─── Document extract
Officers of the Elizabethton Police Department arrested Floyd following the incident, and he was later indicted by the Grand Jury.

Floyd had been scheduled to stand trial on those charges in October, but in August his attorneys — Nikki Himebaugh and Christopher Byrd — filed a motion in Carter County Criminal Court asking for the case to be postponed. In the motion, Byrd states they had been unable to contact Floyd or speak with him to prepare for the trial and that “information has been revealed to counsel raising a serious concern about the mental health and well-being” of Floyd.

Judge Stacy Street was set to hear that motion during a scheduled court appearance on August 22, but Floyd failed to appear for court that day and Street ordered a capias to issue for Floyd’s arrest. On September 12, deputies of the Carter County Sheriff’s Office arrested Floyd, and he has remained held at the Carter County Detention Center since that time.
──────
▶ Exercise tasks
(1) In the report on Floyd's court case, could you substitute "warrant" for "capias" and give everything from "Judge Stacy Street" down to "since that time."?
(2) Can you pick up the report on Floyd's court case after its last sentence and carry it forward?
The lines that come next have no connection to the report on Floyd's court case.
─── Information shown
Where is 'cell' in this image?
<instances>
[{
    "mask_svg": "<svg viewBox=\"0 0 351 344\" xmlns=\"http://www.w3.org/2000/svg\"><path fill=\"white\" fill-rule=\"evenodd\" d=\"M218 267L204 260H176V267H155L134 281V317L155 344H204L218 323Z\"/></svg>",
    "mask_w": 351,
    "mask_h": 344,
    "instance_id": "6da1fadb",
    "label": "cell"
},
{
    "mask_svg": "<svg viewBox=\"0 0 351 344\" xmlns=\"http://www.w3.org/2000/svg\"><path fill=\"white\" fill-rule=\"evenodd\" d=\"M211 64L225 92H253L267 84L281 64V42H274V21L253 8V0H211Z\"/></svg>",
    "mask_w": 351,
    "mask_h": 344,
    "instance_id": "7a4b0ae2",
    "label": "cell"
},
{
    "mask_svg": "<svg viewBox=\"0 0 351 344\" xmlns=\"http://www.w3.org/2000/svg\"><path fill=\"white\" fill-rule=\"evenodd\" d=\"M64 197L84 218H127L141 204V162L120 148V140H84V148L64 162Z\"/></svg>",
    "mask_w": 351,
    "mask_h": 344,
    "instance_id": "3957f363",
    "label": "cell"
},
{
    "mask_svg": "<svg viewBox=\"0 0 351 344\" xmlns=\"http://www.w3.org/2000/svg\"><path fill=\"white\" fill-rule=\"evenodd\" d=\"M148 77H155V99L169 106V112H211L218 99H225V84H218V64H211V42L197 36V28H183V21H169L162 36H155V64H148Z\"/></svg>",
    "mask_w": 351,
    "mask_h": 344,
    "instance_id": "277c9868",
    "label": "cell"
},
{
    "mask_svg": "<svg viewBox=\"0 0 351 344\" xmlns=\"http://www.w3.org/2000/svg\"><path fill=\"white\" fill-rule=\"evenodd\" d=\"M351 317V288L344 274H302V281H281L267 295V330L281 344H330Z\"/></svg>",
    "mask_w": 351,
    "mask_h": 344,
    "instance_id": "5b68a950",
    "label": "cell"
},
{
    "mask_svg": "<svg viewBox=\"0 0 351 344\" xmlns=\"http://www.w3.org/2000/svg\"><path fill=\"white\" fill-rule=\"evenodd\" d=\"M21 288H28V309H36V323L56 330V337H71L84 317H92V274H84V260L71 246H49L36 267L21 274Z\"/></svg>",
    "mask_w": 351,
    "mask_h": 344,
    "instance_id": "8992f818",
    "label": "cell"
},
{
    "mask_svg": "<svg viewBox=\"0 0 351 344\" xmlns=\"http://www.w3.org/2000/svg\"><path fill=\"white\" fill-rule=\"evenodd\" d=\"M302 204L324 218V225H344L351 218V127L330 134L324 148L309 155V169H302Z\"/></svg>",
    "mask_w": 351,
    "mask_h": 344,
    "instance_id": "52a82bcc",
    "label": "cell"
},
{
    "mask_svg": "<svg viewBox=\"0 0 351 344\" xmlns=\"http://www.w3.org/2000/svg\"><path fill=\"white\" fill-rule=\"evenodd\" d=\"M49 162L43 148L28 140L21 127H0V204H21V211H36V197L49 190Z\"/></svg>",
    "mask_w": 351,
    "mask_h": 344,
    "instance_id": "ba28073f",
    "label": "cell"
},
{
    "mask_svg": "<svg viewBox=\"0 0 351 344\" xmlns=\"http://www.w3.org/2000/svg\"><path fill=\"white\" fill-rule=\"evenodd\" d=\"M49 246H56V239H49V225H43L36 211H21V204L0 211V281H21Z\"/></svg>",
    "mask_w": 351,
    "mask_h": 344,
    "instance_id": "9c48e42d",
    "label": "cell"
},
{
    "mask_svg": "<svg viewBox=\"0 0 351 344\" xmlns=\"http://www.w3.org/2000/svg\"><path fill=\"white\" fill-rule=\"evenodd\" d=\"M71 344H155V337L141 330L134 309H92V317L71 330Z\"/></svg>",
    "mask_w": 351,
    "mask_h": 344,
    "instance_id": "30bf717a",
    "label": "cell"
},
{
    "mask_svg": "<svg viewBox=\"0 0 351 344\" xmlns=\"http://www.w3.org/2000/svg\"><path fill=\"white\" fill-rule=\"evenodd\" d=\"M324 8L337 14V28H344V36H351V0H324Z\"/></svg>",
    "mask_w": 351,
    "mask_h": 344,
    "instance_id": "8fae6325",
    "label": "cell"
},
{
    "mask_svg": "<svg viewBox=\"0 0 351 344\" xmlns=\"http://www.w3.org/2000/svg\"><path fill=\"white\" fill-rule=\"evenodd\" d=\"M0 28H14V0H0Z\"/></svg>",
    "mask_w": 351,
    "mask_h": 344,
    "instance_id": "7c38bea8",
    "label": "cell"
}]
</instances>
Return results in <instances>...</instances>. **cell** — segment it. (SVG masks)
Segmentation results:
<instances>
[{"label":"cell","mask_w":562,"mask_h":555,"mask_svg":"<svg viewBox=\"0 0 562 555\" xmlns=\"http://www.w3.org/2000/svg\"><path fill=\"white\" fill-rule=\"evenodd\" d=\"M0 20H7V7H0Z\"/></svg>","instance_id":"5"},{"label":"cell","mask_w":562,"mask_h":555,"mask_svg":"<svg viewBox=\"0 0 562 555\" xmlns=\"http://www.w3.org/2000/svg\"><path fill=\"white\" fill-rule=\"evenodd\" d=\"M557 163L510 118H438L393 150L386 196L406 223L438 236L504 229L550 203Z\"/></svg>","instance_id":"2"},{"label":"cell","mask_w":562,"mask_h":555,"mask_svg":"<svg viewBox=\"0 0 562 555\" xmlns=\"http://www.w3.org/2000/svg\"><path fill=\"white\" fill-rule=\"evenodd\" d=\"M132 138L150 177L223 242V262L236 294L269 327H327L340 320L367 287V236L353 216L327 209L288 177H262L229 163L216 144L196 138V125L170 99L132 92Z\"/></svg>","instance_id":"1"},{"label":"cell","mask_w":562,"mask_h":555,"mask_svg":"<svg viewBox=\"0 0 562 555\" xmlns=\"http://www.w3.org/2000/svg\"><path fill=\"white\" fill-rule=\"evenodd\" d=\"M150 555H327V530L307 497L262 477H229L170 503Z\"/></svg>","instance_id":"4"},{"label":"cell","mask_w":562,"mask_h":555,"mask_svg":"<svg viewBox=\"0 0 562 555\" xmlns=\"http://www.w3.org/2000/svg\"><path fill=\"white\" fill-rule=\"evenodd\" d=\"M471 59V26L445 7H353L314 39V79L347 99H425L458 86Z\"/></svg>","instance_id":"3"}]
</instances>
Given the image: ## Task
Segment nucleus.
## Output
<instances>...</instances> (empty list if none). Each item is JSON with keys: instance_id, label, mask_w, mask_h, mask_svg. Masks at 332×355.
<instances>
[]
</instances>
──────
▶ Answers
(1)
Judge Stacy Street was set to hear that motion during a scheduled court appearance on August 22, but Floyd failed to appear for court that day and Street ordered a warrant to issue for Floyd’s arrest. On September 12, deputies of the Carter County Sheriff’s Office arrested Floyd, and he has remained held at the Carter County Detention Center since that time.

(2)
On September 21 Floyd’s attorneys filed a motion requesting the court to order a mental health evaluation for their client. Street granted the request and issued an order for Floyd to undergo a mental health evaluation to determine his competency to stand trial, his mental condition at the time of the alleged crime, any need for treatment, the possibility of diminished capacity, and to test IQ.

During Friday’s court appearance it was announced the evaluation had been completed and Floyd was found competent to stand trial.

Street scheduled Floyd to return to court on March 16, at which time a new trial date in the case will be set.

The charges against Floyd stem from an incident during the early morning hours on Jan. 28, 2016. On that day, at around 3:20 a.m., officers of the Elizabethton Police Department were called to the apartment building located at 327 S. Lynn Avenue after a 911 caller reported a vehicle had crashed into the building.

As officers began to arrive in the area, they saw a silver Dodge Caravan with front end damage and at least one flat tire driving in the area. EPD Police Chief Jason Shaw, who was a patrol captain at the time, began following the vehicle as it traveled around the area and then began returning to the apartment building. As Shaw watched, the driver, later identified as Floyd, accelerated and crashed into the building in the area of apartment number 3.

After that crash, a woman ran away from the apartment and, according to police, Floyd backed the van up and began chasing the woman in what appeared to be an attempt to run her over.

Officers were eventually able to remove Floyd from the vehicle and arrest him.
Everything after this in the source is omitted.